According to the U.S. Department of Energy, lighting represents 40% of the average commercial building's electric bill, followed by motors/HVAC (40%) and other equipment (20%).

For years, energy-efficient lighting solutions have been available that can reduce lighting energy costs while maintaining or potentially improving lighting quality. According to the Energy Cost Savings Council, energy-efficient lighting projects generate an average 45% return on investment, paying for themselves in just 2.2 years. Due to energy codes and its economic advantages, energy-efficient lighting is now a common feature in new construction; lighting is generally considered the easiest, most profitable investment in energy-saving building systems.

According to the Department of Energy, however, only 20% of existing commercial buildings feature some degree of upgraded lighting technology, while 80% continue to operate lighting systems installed before 1986. The reason typically given is initial cost of changing out an older lighting system and replacing it with a newer one. Energy-efficient lighting typically costs more to purchase and necessitates skilled labor for its installation.

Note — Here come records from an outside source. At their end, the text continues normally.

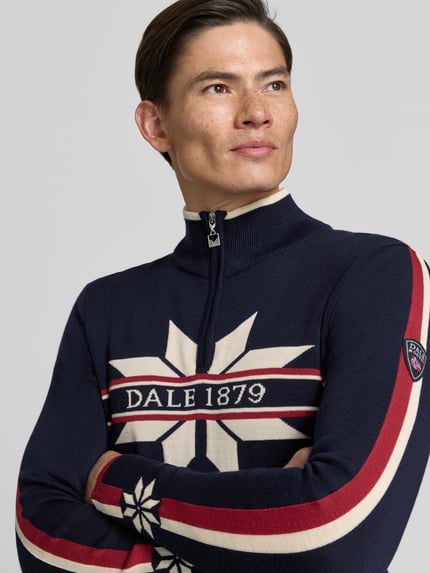 Männermodel trägt Wollpullover mit Label-Print Modell 'Nale' von Dale of Norway in Dunkelblau mit roten und weißen Streifen, Nahaufnahme Oberkörper, gerader Schnitt, Troyer-Kragen, reine Wolle, KI-modifiziertes Bild.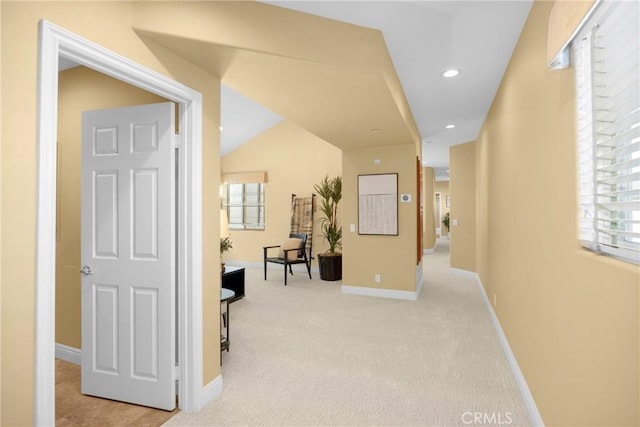 hall featuring lofted ceiling and light colored carpet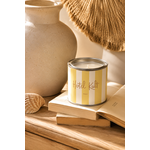 Bougie artisanale parfumée senteur monoï dans un pot style peinture rayé jaune et blanc posée sur des livres dans une décoration chaleureuse slow living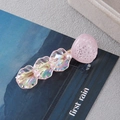 Close-up of glittery pink shell and iridescent petals with a pearl on a sweet hair clip - Pink Pearl Shell Style A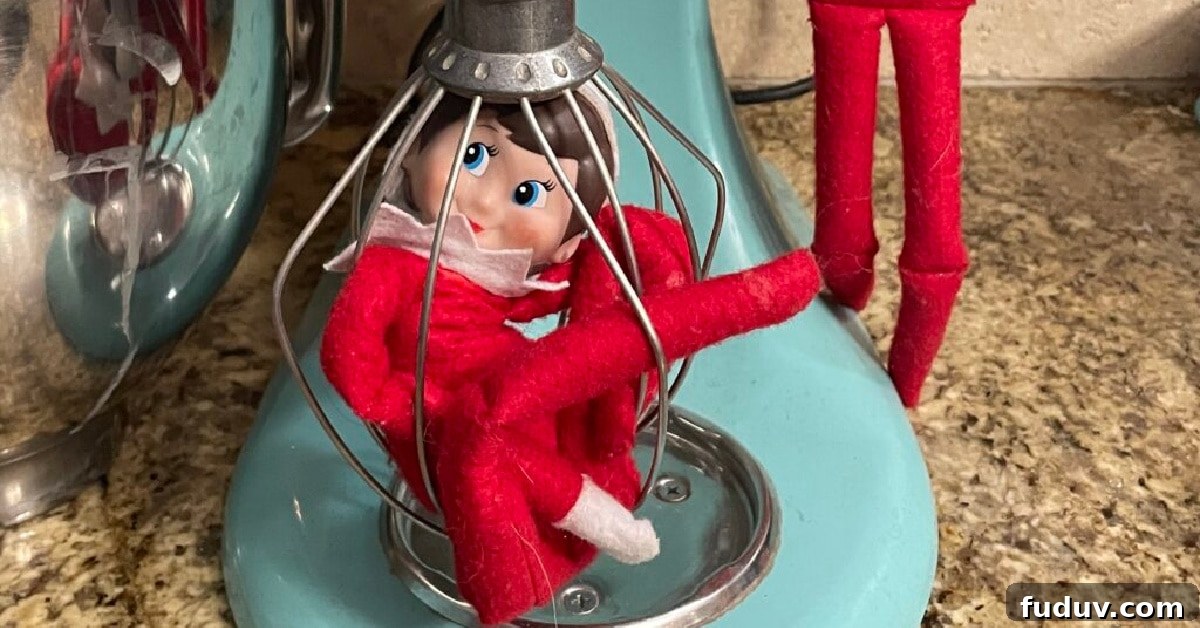Elf on the Shelf stuck in the whisk of a KitchenAid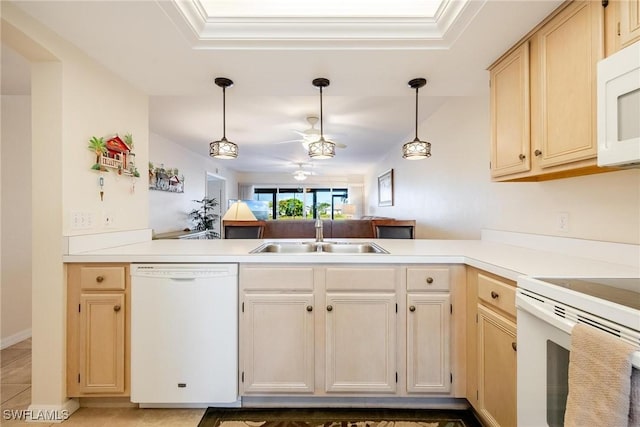 kitchen with kitchen peninsula, white appliances, ceiling fan, sink, and pendant lighting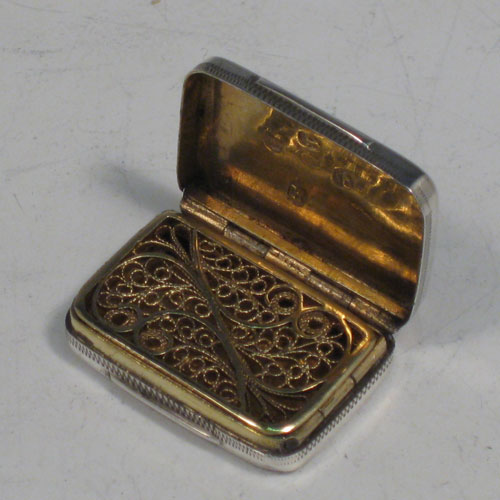 Antique Georgian sterling silver vinaigrette, having a rectangular body with hand-engraved Greek-Key decoration, a hinged lid, and a gold-gilt interior with hinged fillagree grill. Made by Samuel Pemberton of Birmingham in 1805. The dimensions of this fine hand-made silver vinaigrette are length 2.5 cms (1 inches), and width 2 cms (0.75 inches).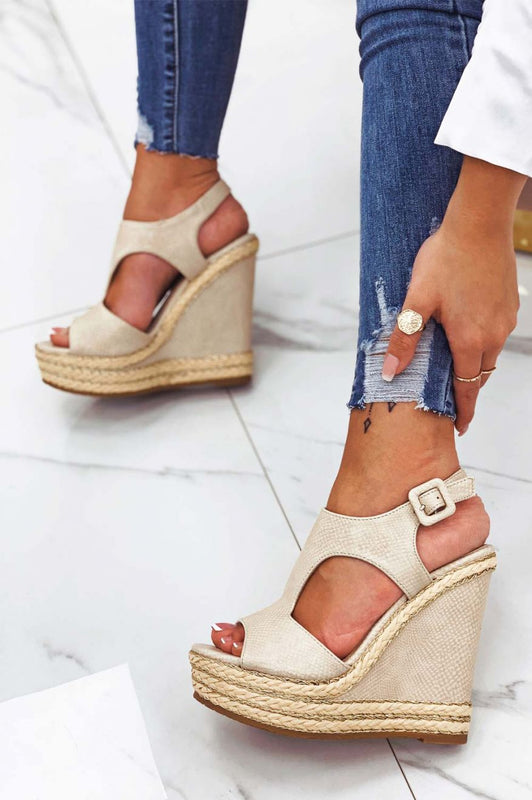 Beige wedge sandals with gold rope inserts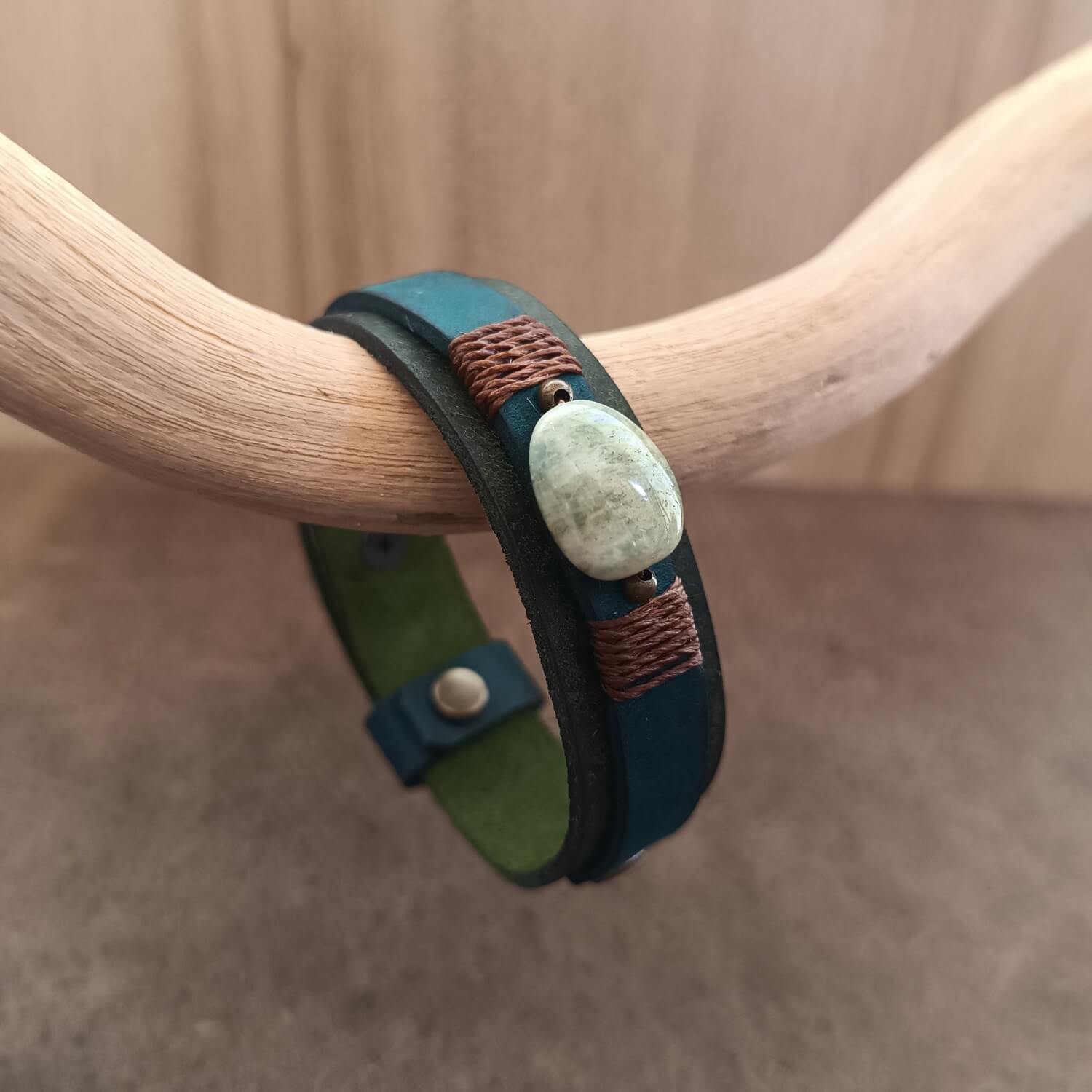 Close up of the Moss green and petrol blue leather bracelet with Bowenite stone centerpiece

The Energy Efficient Commercial Buildings Tax Deduction was created to enhance the financial attractiveness of investment in the most energy-efficient lighting and other building technologies.

 

THE ENERGY EFFICIENT COMMERCIAL BUILDINGS TAX DEDUCTION

The Energy Efficient Commercial Buildings Tax Deduction (CBTD) is a special financial incentive created by the Energy Policy Act of 2005 and designed to reduce the initial cost of investing in energy-efficient lighting and other building systems via an accelerated tax deduction.

This special tax deduction allows building owners (or tenants) to write off the complete cost of upgrading a building's indoor lighting, HVAC/hot water and building envelope in the year the new equipment is placed in service, capped at $1.80/sq.ft. Alternately, the owner (or tenant) could upgrade one of these three systems to earn the CBTD capped at $0.60/sq.ft. In short, with the CBTD, the cost of new lighting or other building systems can be claimed in a single tax year instead of amortized over a period of years.

The CBTD expiration date has been extended twice, most recently by the Energy Independence Act of 2007 (EISA). With this extension, the CBTD can be claimed for qualifying projects completed before January 1, 2014.

 

Tax Deduction Verses Tax Credit

A tax deduction is a cost subtracted from adjusted gross income when calculating taxable income; tax liability is not reduced dollar for dollar, as is the case with a tax credit, but instead in proportion to the taxpayer's tax bracket.